### Document excerpt

▬▬▬▬▬▬

# Wood Lathe Steady.



## John. B (15 Nov 2008)

My design this time.
Two pieces of 18mm ply glued together for sturdiness, some scrap hardwood (sapele in this case) a couple of squares
of MDF for the bottom slides routed to fit the lathe bed(I have a Tyme Avon)
Two coach bolts inset in the MDF under the glued rear wood block. The three arms are made from a section
of 15mm square steel from B&Q drilled and filed. The wheels are from the remains of a B&D powerfile that was scrapped.


----------



## Chris Knight (15 Nov 2008)

Sounds like a lot of drilling and filing to make the roller arms!


----------



## John. B (15 Nov 2008)

▬▬▬▬▬▬

### Data to use
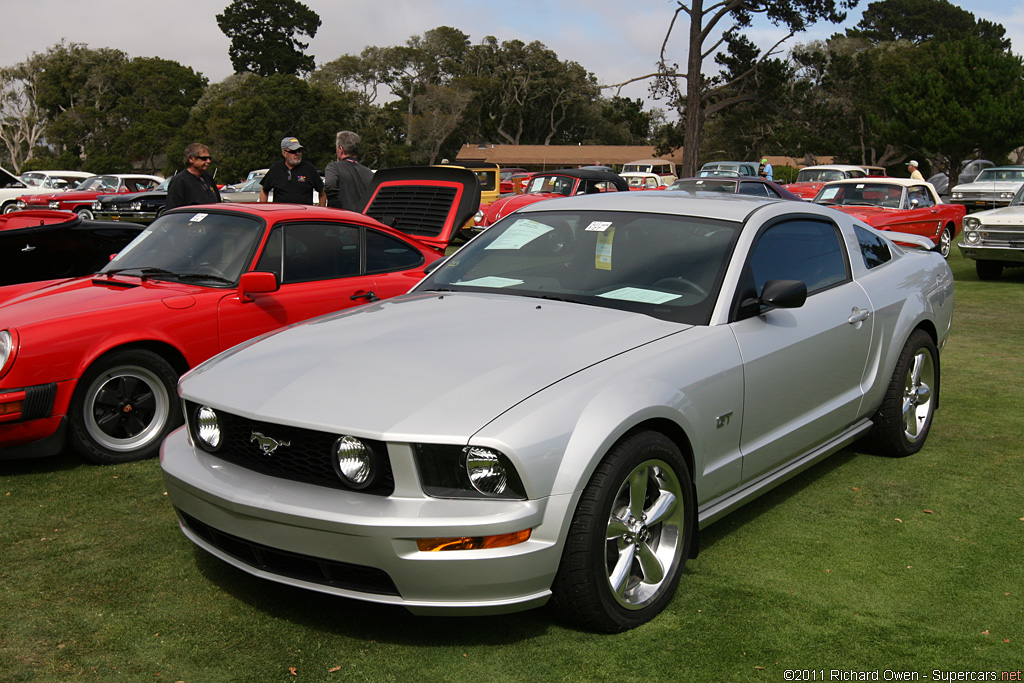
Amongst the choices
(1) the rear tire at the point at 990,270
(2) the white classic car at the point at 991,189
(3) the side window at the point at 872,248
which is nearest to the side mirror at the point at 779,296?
(3) the side window at the point at 872,248

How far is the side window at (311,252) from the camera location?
5941mm

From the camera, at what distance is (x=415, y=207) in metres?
8.11

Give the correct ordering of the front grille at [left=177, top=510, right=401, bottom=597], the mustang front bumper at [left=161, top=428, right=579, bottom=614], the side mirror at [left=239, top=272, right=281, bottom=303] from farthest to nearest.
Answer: the side mirror at [left=239, top=272, right=281, bottom=303], the front grille at [left=177, top=510, right=401, bottom=597], the mustang front bumper at [left=161, top=428, right=579, bottom=614]

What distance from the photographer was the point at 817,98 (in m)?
62.3

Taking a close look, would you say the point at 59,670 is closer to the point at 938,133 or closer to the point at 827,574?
the point at 827,574

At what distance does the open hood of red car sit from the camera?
790cm

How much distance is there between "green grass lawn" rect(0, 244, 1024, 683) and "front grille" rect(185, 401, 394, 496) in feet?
1.86

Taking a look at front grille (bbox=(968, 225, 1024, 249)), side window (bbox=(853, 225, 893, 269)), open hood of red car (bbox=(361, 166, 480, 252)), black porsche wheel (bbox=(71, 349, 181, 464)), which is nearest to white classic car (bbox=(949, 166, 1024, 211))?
front grille (bbox=(968, 225, 1024, 249))

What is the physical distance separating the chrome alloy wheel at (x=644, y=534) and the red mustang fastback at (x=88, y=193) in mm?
21585

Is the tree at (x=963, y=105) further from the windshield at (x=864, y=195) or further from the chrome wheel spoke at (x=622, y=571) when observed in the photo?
the chrome wheel spoke at (x=622, y=571)

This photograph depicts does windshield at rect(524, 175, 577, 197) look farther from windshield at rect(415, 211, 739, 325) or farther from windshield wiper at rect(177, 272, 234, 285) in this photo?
windshield at rect(415, 211, 739, 325)

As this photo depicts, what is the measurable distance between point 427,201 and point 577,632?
5418 mm

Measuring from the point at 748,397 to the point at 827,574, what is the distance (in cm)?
78

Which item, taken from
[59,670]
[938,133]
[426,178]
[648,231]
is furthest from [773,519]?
[938,133]
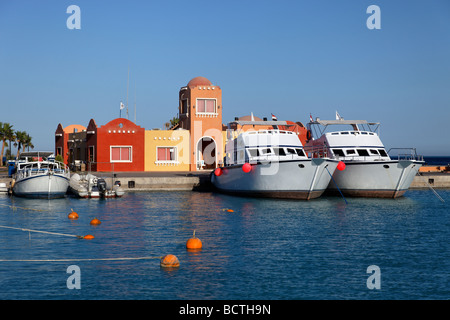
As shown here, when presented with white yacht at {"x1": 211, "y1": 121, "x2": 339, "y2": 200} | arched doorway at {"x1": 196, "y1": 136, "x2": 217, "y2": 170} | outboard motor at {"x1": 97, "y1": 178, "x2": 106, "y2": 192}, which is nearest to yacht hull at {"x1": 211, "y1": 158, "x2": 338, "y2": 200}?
white yacht at {"x1": 211, "y1": 121, "x2": 339, "y2": 200}

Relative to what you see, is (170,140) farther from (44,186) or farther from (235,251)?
(235,251)

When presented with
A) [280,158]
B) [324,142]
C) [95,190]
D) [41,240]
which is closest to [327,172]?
[280,158]

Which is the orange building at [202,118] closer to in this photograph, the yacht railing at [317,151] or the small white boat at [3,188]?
the yacht railing at [317,151]

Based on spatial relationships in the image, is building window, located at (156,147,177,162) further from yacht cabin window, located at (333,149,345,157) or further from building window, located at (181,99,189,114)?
yacht cabin window, located at (333,149,345,157)

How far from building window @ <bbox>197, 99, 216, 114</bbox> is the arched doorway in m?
2.85

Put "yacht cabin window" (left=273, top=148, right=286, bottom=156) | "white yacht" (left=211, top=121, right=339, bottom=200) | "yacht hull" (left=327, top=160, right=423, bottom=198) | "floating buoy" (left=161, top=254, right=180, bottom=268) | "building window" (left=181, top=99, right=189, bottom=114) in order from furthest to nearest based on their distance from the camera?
"building window" (left=181, top=99, right=189, bottom=114) < "yacht cabin window" (left=273, top=148, right=286, bottom=156) < "yacht hull" (left=327, top=160, right=423, bottom=198) < "white yacht" (left=211, top=121, right=339, bottom=200) < "floating buoy" (left=161, top=254, right=180, bottom=268)

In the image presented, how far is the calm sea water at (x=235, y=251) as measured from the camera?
14.1 metres

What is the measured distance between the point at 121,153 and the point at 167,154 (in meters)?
4.58

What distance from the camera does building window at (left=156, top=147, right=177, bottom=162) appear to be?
53.4 meters

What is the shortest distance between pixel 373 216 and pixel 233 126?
19.0 meters

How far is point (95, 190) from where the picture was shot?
1467 inches

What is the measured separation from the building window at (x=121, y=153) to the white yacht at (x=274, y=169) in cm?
1529

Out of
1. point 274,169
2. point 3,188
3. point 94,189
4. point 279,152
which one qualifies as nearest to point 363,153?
point 279,152

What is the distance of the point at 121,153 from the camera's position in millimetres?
52062
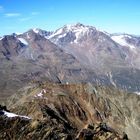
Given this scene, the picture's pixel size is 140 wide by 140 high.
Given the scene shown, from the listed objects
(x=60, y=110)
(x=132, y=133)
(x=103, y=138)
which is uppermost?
(x=103, y=138)

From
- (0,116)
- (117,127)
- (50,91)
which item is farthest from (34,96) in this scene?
(0,116)

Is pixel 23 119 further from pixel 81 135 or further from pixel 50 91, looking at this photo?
pixel 50 91

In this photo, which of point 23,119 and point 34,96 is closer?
point 23,119

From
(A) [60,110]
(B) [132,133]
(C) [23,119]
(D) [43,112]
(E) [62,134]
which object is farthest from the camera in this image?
(B) [132,133]

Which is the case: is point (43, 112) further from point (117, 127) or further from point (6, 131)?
point (6, 131)

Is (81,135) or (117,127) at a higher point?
(81,135)

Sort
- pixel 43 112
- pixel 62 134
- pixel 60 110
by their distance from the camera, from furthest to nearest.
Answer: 1. pixel 60 110
2. pixel 43 112
3. pixel 62 134

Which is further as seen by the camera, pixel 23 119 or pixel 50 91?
pixel 50 91

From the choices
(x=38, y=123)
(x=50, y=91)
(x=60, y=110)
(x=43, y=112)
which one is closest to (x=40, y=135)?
(x=38, y=123)

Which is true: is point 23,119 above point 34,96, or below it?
above
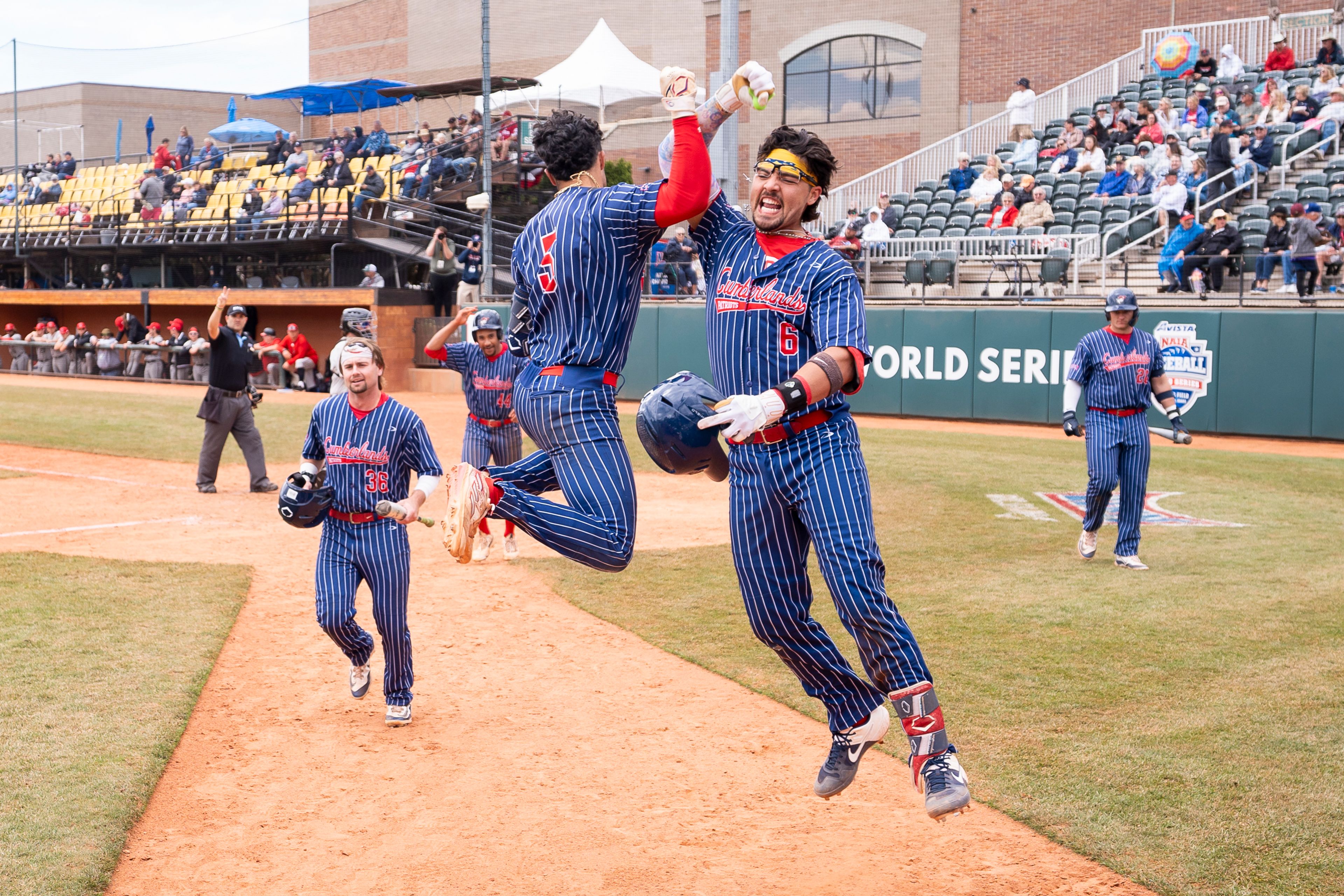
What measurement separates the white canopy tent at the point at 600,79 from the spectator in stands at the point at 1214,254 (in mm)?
14496

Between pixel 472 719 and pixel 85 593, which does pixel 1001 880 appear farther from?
pixel 85 593

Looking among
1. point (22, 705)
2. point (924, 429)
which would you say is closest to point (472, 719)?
point (22, 705)

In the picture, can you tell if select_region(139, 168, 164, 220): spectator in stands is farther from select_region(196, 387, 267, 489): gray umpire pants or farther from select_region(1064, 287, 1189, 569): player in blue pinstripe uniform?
select_region(1064, 287, 1189, 569): player in blue pinstripe uniform

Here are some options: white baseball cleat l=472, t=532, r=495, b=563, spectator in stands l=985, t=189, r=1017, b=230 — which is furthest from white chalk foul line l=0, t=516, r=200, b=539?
spectator in stands l=985, t=189, r=1017, b=230

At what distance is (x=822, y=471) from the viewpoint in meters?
4.37

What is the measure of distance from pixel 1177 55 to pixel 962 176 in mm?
5236

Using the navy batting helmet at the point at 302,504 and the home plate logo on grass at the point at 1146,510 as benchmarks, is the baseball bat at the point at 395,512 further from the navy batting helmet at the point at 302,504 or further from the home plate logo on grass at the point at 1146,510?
the home plate logo on grass at the point at 1146,510

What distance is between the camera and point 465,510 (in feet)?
13.9

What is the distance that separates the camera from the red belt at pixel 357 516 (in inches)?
250

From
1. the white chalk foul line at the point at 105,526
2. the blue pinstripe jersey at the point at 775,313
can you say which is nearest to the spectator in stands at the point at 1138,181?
the white chalk foul line at the point at 105,526

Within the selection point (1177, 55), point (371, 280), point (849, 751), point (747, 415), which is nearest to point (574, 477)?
point (747, 415)

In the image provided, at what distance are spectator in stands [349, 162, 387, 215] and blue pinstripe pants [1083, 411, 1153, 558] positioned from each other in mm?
22894

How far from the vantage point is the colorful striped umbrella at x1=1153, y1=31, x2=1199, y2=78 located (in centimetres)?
2605

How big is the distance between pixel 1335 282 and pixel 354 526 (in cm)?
1709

▬▬▬▬▬▬

### Tasks
1. Count the lines in the entries that contain the string "home", treating case as significant. Give only the number.
2. Pick up the forum thread about the wood lathe steady where it stops and continue it.

### Results by task
1. 2

2.
Not really chris,
most of the metal is removed with a small angle grinder.The remaining filing that's left to do is just rounding off the slot ends and the marks left by the grinder.
John


----------



## Chris Knight (15 Nov 2008)

John,
Well done. I was advocating use of an angle grinder for something in another thread but it didn't occur to me that it might be used in this case - duh! (homer)


----------



## Woodmagnet (15 Nov 2008)

Very nice John. =D>


----------



## OPJ (16 Nov 2008)

Looks like a very good idea to me.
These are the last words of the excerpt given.